> EXERCISE GOAL: In the excerpt below on the Hoover Institution's history, how many librarians did the Institution lay off in 1976 because of general budget cuts?

> EXCERPT:

Although the Institution’s newfound influence did wonders for Campbell’s fundraising efforts, it did attract a lot of attention toward the Institution, especially with the Vietnam War’s raging abroad. In May of 1969, for example, Stanford’s famed April 3rd Movement (A3M)—which led radical anti-Vietnam War protests on campus—staged a three-day onslaught against Hoover in which it hurled rocks at and painted “graffiti” on Hoover buildings, and even burned an effigy of Campbell on the steps of Hoover Tower. A3M members were protesting in Institution’s research, which they believed members of the Nixon administration were using to form policy for the war. The protestors even suggested that Hoover fellows were regularly meeting with members of Nixon’s defense department to discuss Vietnam War strategy.

Though the extent of the Hoover Institution’s involvement in the Vietnam War was never confirmed, the protestors were right about one thing: the Hoover Institution was focusing more resources on influencing government policy, as Campbell made clear when he started as Hoover director. In particular, one episode in 1976 epitomized the transformation of Hoover from a library to a think tank trying to impact government policy.

In 1976, general budget cuts forced the Hoover Institution to lay off seven of its librarians, sparking a campus-wide conversation about the changing nature of the Institution. At the time, the Hoover Library housed one-third of all the University’s holdings and made up the largest private archive collection in the United States. Some librarians who kept their jobs after the cuts told The Daily they were worried about adequately maintaining all the collections with fewer libraries. According to a separate Daily story from the time, those Hoover staffers “best qualified to predict the consequences of the layoffs” were “reluctant to discuss the matter [with the Daily]” out of fear of being “black-listed” by the Institution. The Institution’s administration, on the other hand, maintained that the layoffs would have “no serious repercussions” for the library.

No one was ever able to assess the layoffs’ true impact on the materials of the Hoover Archive. Even still, the fact that the librarians felt the brunt of the budget cuts prompted many to ask why Glenn Campbell had unilateral decision-making power over a library used by the entire University community. Once more, faculty members and students wondered why the Institution could not reallocate some of its other funds to the library to cover the seven librarians’ wages. Many pointed to a paragraph from the 1959 resolution stating that “the resources of the Institution in so far as available shall be devoted to the preservation and enlargement of its collections.” In response, Campbell continuously stated that he could not simply arbitrarily reallocate funds within the Institution’s budget, further emphasizing that he and his team, “worked hard” to raise millions a year for the library.

> PROVIDED MATERIAL:
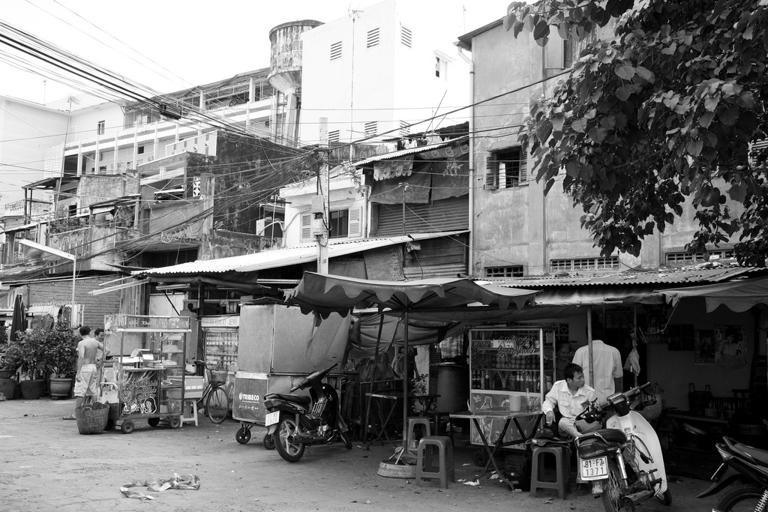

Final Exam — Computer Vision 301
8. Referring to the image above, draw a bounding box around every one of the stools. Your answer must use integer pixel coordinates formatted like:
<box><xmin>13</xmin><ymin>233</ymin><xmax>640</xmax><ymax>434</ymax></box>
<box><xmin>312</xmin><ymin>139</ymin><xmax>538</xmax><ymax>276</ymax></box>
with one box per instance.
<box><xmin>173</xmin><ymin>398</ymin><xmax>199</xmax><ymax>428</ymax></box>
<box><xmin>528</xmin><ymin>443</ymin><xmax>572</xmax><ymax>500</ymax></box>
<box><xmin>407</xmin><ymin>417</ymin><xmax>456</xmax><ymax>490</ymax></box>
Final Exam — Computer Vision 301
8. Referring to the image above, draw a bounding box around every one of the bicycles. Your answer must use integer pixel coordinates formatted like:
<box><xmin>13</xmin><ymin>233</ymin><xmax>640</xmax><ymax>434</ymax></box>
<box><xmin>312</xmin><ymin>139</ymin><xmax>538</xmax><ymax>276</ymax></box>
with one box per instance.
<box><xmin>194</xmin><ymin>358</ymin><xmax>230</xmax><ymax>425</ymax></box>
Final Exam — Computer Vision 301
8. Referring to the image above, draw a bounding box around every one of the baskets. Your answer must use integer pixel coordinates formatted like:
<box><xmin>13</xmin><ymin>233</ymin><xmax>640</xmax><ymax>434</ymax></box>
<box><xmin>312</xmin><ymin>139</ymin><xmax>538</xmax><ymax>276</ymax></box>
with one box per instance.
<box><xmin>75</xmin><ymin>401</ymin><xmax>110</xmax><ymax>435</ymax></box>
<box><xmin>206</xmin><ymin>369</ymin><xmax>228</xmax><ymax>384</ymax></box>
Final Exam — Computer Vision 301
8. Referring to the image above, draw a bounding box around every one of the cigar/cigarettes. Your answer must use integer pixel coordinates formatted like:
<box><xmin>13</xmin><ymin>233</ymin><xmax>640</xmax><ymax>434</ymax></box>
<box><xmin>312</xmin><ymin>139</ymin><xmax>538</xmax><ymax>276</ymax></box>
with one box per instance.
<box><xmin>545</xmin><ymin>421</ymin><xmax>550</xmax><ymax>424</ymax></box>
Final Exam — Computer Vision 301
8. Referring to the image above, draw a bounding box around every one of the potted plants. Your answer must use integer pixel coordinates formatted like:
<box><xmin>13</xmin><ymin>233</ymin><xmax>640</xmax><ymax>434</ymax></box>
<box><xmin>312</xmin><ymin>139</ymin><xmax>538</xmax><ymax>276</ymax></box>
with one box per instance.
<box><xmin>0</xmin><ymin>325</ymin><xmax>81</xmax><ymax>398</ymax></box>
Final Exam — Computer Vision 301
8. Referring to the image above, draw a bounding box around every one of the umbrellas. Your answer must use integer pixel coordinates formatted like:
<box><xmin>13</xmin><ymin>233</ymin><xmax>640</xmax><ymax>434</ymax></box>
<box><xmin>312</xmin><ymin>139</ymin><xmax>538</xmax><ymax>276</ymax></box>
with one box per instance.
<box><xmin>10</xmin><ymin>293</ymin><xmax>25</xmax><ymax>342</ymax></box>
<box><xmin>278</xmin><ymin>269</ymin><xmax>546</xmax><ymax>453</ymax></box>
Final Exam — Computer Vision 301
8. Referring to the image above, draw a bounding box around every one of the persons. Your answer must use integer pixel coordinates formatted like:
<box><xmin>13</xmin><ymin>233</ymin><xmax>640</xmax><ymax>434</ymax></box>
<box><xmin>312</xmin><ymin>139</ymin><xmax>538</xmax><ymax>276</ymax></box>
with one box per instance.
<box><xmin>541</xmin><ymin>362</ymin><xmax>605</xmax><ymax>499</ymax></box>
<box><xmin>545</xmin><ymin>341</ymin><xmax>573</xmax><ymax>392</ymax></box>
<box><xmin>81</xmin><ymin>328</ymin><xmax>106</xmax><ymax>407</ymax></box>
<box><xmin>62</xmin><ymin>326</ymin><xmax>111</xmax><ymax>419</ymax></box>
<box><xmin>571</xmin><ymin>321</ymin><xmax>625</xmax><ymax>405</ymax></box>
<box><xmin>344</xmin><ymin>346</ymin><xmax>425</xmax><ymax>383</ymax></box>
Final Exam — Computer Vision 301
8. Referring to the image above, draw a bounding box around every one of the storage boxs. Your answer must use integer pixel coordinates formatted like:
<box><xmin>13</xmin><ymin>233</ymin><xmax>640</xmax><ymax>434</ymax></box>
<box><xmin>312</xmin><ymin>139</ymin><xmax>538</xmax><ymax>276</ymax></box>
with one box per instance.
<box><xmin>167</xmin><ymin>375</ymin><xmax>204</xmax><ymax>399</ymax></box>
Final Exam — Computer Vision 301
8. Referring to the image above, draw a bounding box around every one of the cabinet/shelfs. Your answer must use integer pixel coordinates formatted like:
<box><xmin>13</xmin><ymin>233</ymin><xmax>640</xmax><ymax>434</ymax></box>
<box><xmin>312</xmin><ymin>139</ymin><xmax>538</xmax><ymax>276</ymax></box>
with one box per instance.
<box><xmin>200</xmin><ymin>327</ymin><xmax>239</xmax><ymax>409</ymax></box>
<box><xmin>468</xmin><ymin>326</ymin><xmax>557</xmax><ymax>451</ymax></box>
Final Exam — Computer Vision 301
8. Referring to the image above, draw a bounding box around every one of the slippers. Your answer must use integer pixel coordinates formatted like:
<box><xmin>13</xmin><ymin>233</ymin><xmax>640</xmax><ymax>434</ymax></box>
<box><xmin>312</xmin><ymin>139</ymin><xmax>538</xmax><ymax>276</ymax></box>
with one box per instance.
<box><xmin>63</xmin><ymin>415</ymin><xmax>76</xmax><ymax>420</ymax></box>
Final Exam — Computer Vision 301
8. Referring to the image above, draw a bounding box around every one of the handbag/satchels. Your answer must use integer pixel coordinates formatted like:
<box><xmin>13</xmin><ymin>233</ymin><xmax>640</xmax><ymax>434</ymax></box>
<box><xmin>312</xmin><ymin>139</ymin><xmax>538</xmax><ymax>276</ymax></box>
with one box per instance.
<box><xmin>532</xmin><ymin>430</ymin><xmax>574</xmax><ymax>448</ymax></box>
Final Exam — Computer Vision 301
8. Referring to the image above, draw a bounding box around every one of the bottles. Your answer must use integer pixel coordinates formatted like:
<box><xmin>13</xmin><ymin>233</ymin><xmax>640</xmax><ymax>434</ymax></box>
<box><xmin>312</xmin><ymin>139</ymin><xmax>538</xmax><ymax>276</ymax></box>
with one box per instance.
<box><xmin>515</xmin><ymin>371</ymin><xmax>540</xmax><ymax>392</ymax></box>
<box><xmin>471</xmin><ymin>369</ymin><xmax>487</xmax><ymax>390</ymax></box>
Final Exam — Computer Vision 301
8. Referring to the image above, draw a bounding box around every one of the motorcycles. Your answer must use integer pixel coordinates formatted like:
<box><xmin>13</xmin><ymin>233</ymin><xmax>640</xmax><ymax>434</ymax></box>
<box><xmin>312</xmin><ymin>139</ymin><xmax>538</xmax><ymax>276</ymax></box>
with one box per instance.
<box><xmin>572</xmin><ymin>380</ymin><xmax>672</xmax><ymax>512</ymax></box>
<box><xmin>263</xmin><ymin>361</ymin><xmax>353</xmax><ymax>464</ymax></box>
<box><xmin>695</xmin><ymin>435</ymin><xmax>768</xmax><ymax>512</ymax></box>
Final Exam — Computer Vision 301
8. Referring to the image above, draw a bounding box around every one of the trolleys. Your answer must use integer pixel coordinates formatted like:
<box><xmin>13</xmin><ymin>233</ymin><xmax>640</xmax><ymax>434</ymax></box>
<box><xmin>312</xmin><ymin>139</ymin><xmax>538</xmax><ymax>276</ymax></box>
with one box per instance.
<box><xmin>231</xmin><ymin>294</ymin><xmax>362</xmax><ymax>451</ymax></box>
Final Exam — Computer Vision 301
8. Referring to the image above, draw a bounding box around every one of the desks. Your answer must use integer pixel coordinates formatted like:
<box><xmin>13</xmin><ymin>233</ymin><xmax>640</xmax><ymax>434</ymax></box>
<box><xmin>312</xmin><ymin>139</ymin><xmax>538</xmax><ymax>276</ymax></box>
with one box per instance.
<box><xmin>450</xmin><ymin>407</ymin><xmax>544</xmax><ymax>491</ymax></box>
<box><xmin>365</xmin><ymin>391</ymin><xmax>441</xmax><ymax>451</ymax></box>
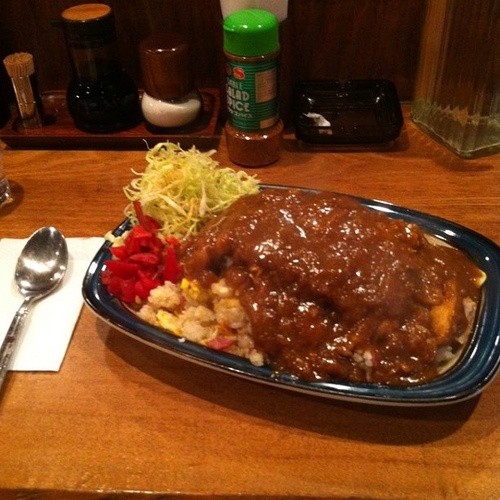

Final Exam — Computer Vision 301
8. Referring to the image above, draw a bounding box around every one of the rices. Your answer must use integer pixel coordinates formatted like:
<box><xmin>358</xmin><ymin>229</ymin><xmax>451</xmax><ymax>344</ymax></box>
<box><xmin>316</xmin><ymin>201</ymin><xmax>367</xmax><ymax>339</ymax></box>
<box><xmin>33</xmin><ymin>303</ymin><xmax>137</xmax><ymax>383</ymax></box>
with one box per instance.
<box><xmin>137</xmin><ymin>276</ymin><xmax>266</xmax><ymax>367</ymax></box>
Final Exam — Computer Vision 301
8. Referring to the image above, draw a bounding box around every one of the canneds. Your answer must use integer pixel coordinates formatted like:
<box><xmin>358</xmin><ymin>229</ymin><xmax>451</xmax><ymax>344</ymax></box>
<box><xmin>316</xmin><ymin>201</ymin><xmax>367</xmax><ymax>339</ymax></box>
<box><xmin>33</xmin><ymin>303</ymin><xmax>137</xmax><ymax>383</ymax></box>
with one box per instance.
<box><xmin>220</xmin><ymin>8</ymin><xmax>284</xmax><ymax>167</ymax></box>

* * *

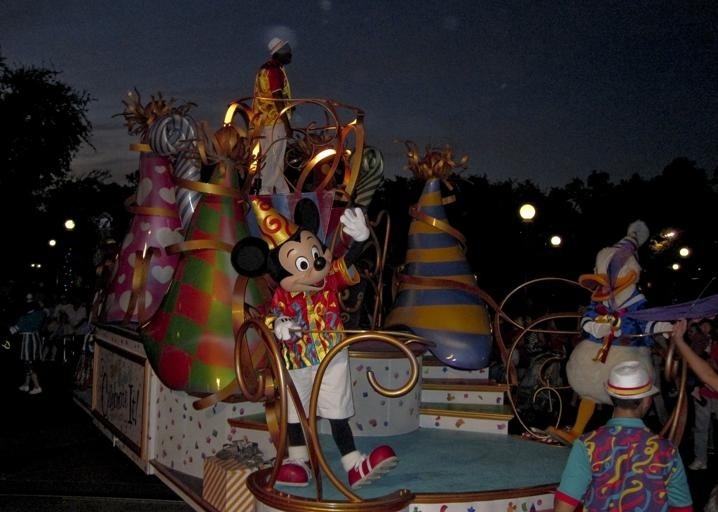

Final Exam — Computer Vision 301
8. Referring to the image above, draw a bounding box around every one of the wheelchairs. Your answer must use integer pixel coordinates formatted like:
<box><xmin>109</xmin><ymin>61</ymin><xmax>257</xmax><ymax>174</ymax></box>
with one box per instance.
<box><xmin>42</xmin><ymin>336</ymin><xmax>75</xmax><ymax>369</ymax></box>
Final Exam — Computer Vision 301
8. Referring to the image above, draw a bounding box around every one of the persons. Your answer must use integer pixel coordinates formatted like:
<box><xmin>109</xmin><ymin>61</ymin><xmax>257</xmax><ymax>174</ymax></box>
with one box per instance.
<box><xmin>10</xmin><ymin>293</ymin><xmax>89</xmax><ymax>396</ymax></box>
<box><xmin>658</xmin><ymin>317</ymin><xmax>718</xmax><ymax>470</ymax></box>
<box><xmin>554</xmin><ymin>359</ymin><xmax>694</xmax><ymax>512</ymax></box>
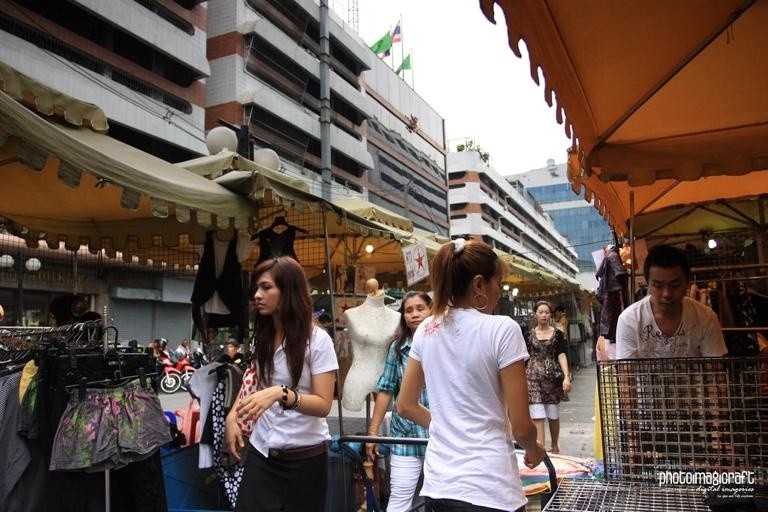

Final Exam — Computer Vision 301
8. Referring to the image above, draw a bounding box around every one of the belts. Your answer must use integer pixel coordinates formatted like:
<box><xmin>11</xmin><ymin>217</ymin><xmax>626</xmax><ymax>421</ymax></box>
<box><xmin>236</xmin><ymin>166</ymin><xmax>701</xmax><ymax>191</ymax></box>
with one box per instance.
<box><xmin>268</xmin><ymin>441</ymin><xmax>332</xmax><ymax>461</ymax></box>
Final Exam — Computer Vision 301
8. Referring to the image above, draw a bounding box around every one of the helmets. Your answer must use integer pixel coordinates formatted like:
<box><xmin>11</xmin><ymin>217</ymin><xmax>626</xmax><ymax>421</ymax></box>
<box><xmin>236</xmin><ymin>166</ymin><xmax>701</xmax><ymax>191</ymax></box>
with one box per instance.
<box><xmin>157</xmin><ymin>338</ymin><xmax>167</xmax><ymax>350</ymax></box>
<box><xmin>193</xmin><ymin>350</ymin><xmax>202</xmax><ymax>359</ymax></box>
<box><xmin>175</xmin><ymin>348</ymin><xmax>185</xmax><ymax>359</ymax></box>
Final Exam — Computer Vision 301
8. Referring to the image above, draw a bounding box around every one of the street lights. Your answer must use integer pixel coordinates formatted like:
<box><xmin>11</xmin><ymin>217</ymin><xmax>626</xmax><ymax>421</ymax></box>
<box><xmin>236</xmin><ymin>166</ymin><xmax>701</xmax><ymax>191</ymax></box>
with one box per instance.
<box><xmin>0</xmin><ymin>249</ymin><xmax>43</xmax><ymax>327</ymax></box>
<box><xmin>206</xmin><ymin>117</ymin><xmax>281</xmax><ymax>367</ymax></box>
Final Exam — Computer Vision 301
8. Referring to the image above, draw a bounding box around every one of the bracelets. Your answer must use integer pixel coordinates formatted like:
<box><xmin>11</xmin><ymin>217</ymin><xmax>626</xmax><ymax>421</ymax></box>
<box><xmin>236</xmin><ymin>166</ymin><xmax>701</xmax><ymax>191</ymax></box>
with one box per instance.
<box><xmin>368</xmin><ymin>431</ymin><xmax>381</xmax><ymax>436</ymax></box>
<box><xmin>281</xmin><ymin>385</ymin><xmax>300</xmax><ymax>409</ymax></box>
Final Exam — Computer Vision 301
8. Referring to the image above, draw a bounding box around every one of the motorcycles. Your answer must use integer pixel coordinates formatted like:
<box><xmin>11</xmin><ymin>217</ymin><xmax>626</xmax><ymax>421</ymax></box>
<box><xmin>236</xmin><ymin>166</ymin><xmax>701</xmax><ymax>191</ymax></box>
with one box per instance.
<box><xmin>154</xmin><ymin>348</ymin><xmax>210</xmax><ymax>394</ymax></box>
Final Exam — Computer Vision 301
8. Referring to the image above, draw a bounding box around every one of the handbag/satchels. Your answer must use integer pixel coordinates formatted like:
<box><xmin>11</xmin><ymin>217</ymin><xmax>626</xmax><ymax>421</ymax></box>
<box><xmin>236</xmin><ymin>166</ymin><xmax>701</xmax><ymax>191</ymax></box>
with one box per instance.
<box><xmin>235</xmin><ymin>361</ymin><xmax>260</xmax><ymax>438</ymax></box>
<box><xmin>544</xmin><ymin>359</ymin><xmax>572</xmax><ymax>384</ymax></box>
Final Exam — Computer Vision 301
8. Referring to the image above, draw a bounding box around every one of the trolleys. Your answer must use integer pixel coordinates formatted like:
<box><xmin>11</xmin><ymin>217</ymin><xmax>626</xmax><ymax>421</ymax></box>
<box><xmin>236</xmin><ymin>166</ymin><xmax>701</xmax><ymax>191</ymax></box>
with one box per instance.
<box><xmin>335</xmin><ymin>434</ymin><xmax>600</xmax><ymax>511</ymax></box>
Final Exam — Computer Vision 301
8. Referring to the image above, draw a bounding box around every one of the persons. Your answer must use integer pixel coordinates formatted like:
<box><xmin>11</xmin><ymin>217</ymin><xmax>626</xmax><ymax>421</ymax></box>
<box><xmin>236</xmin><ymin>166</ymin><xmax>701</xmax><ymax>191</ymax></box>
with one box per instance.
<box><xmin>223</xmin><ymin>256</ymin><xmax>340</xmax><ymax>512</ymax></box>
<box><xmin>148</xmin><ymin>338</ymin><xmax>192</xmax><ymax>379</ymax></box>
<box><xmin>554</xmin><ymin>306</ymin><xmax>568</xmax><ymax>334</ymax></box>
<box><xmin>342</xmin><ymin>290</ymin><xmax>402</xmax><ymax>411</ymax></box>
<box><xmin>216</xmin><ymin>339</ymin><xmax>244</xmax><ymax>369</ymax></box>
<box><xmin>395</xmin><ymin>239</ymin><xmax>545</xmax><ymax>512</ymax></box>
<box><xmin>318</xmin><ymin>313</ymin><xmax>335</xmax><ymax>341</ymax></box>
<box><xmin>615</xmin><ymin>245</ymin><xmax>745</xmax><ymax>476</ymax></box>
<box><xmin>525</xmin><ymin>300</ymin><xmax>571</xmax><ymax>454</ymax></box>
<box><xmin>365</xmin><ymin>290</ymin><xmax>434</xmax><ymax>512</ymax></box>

> EXPECTED ANSWER: Seven.